Aim: Render the stretch of entries from the line containing "Assessing the image, is" through the end of the entries as a two-column CSV with headers input and output, one row per entry. Put the entry's text under input and its answer under output, each in a single quoted field with any line breaks replaced by spaces.

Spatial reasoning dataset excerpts

——

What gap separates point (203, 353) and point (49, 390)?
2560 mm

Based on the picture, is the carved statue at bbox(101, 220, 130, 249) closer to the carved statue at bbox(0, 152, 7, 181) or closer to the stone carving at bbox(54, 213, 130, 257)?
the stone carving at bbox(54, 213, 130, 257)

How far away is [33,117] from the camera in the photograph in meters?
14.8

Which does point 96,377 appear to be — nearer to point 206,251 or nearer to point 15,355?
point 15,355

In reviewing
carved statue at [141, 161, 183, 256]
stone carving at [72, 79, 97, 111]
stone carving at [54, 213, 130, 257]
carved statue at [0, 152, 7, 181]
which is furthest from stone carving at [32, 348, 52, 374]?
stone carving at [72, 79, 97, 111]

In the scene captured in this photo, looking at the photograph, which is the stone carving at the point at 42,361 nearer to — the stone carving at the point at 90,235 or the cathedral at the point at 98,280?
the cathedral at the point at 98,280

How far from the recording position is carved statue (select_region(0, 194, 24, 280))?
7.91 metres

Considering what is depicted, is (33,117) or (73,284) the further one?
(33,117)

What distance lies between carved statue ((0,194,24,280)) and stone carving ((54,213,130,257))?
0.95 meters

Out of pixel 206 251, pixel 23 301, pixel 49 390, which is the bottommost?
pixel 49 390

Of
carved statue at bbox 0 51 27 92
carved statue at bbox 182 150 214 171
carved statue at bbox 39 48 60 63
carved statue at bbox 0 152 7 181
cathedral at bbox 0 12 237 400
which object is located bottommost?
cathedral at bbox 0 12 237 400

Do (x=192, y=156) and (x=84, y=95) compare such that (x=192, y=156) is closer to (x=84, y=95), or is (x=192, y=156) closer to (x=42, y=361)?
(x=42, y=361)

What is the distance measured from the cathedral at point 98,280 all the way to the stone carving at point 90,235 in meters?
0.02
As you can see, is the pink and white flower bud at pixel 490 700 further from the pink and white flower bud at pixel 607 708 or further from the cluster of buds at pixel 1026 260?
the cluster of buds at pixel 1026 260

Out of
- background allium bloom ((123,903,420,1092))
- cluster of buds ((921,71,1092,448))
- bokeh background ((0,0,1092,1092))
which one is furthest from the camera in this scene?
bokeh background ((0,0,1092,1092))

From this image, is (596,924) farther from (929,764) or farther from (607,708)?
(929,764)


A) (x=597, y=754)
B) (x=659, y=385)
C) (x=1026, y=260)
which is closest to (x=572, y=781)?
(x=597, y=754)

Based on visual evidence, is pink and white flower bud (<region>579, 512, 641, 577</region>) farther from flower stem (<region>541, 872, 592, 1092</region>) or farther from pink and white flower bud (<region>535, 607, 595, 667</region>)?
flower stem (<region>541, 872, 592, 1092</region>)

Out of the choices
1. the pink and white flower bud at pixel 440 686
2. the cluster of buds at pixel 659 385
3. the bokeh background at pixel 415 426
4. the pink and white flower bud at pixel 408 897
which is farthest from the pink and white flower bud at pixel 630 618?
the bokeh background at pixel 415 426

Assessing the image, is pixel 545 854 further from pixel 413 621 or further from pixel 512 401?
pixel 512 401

——

Reply:
input,output
"Assessing the image, is pixel 545 854 further from pixel 413 621 or further from pixel 512 401?","pixel 512 401"